Ich ging also hinein und sagte: »I will jetz gah, bhüet ech Gott u zürnet nüt.«

Da drehten sich alle Gesichter nach mir um; in ihren Augen fing es an zu sprühen wie in Katzenaugen, und als ich der Mutter, die zu unterst am Tisch saß, die Hand geben wollte, schlug sie mir sie weg und sagte, ich könne gheye, wo ich wolle; aber ds Herrgetts solle ich nicht sein, etwas von meinem Zeug mitzunehmen, das sei ihres.
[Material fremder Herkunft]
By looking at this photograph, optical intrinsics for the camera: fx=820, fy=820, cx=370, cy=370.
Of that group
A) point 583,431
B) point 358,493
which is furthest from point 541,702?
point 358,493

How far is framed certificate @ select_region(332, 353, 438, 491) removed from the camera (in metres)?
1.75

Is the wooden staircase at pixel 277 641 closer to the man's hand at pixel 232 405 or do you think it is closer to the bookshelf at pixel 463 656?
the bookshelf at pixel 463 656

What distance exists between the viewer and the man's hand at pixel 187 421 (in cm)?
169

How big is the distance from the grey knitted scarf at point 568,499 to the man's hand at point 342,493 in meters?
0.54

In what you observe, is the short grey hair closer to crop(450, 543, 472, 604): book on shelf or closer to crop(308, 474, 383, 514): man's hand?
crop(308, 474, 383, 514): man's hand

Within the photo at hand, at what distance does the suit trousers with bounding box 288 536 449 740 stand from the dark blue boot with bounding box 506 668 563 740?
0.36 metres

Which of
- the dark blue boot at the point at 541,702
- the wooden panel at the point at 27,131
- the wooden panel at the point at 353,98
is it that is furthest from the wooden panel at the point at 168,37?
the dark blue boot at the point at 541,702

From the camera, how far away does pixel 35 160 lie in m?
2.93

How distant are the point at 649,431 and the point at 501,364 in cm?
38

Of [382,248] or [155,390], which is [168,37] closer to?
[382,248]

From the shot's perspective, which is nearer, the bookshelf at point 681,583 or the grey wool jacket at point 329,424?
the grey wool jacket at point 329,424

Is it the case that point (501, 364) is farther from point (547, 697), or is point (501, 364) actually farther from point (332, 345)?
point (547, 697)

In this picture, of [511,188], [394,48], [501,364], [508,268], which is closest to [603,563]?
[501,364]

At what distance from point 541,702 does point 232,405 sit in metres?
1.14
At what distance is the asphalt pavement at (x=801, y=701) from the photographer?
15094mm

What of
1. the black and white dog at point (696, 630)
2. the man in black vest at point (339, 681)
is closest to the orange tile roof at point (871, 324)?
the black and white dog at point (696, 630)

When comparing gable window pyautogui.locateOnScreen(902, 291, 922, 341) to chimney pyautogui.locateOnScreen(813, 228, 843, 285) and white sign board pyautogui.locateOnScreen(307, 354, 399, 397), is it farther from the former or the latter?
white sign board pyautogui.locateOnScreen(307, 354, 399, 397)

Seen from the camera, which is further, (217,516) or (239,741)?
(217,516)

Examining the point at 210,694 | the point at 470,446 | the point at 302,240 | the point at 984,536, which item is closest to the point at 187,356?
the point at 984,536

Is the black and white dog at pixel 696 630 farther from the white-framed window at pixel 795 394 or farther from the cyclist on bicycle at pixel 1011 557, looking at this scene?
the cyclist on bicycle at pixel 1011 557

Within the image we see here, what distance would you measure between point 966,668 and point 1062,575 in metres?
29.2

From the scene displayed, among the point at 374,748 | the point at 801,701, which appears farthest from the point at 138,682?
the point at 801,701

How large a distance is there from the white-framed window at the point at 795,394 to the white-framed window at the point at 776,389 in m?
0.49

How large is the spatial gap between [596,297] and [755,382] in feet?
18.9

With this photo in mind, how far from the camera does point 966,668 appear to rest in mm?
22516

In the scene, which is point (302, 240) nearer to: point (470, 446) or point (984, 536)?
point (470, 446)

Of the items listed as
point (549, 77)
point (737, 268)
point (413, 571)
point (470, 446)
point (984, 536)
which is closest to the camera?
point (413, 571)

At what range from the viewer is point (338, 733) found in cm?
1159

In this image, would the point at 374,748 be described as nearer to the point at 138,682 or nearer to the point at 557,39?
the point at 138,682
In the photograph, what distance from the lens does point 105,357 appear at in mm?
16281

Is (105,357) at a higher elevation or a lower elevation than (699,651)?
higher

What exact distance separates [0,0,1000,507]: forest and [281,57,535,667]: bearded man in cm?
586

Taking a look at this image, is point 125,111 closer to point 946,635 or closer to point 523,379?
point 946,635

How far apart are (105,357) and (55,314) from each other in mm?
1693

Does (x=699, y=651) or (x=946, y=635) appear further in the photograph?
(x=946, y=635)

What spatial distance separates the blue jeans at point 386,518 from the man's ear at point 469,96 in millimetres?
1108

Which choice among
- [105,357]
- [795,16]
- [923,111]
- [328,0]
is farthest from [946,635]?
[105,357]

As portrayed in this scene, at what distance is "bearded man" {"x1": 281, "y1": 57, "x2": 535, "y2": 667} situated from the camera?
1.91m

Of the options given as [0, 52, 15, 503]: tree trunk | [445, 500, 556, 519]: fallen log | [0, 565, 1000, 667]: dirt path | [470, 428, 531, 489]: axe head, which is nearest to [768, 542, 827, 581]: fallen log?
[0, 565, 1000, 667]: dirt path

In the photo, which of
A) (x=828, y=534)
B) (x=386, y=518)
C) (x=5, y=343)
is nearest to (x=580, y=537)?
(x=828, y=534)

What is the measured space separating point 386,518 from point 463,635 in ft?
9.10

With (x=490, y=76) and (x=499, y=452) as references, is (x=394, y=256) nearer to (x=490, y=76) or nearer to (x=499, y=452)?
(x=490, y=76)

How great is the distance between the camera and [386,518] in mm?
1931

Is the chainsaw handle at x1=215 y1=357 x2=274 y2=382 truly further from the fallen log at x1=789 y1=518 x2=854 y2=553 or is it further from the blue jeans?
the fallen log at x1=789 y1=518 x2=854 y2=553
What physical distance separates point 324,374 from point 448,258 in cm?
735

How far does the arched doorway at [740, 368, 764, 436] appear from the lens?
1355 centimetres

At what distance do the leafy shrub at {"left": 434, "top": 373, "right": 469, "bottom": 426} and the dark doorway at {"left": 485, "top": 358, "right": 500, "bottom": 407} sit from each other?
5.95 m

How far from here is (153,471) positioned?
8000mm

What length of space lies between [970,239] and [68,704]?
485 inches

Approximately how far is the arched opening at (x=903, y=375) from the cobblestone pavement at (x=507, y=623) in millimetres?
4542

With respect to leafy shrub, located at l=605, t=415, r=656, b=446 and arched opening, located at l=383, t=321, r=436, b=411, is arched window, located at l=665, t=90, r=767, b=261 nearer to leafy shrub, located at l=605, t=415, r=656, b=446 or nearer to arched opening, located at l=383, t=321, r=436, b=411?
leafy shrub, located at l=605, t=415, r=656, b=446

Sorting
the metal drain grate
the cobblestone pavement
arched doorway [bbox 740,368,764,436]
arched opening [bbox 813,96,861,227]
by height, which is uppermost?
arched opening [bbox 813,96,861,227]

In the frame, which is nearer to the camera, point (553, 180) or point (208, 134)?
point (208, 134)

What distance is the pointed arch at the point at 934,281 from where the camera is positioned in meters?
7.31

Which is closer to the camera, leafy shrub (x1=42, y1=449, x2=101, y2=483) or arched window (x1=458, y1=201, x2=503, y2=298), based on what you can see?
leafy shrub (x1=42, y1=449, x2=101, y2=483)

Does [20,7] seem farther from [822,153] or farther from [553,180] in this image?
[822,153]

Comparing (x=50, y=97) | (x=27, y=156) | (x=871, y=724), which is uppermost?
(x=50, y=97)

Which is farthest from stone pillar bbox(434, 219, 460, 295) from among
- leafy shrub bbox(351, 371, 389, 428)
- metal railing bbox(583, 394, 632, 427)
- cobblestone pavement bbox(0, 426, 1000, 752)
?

Ich sagte nichts darauf und dachte: »Guet, daß dr Büntel vor dr Thür isch.« Niemand wollte mir die Hand geben, und als ich zum Vater oben am Tisch kam, donnerte mich der ganz unerwartet an: das wär ihm afe lustig, we dChing, dene me ds Fresse gä heig u se bchleidet, wo sie nüt heige chönne vrdiene-n-u bös gha drby, ds Mul wüsche wetti u gah, we si afe ueuis mache chönnti! »Pack di i Cheller u mach es neus Wubb uf oder i nime di bim Gring!« Verdutzt stund ich da, wußte nicht recht, wie das gemeint sei und sagte endlich, es sei mir ernst, ich wolle fort, ich könne ihnen doch nichts recht machen. Da ging grob und klein Geschütz los. Der Vater sprang auf und rief, er wolle mich lehren, für mich zu lugen! Die Mutter schrie: »Gib ihm ume, gib ihm, bis er gnue het, dem Sch...bueb!« Aber ich wartete den Vater nicht ab, sondern stürzte zur Thüre hinaus, überrannte den kleinen Bruder, der mir sie zuhalten wollte, ergriff meinen Bündel und machte, daß ich den Vorsprung bekam. Der Vater lief mir nach bis in den Baumgarten, mir die gräßlichsten Flüche nachschickend, mir keine gesunde Stunde anwünschend und sich hoch und teuer verfluchend, er erwürge mich, sobald er mich in die Hände kriege; er wolle zum Landvogt und sehen, ob Kinder so fortlaufen könnten; das sei der Dank, den man von ihnen habe und es wäre einem nützer, sie verreckten alle, ehe man ihnen einmal das F... gewischt. So tobte der Vater und aus allen Läusterlene der Fenster guckten Köpfe und gaben als Echo die Laute des Vaters wieder, und wenn dem der Atem ausging, so war, was die Mutter zusetzte, noch gräßlicher, als was der Vater sagte.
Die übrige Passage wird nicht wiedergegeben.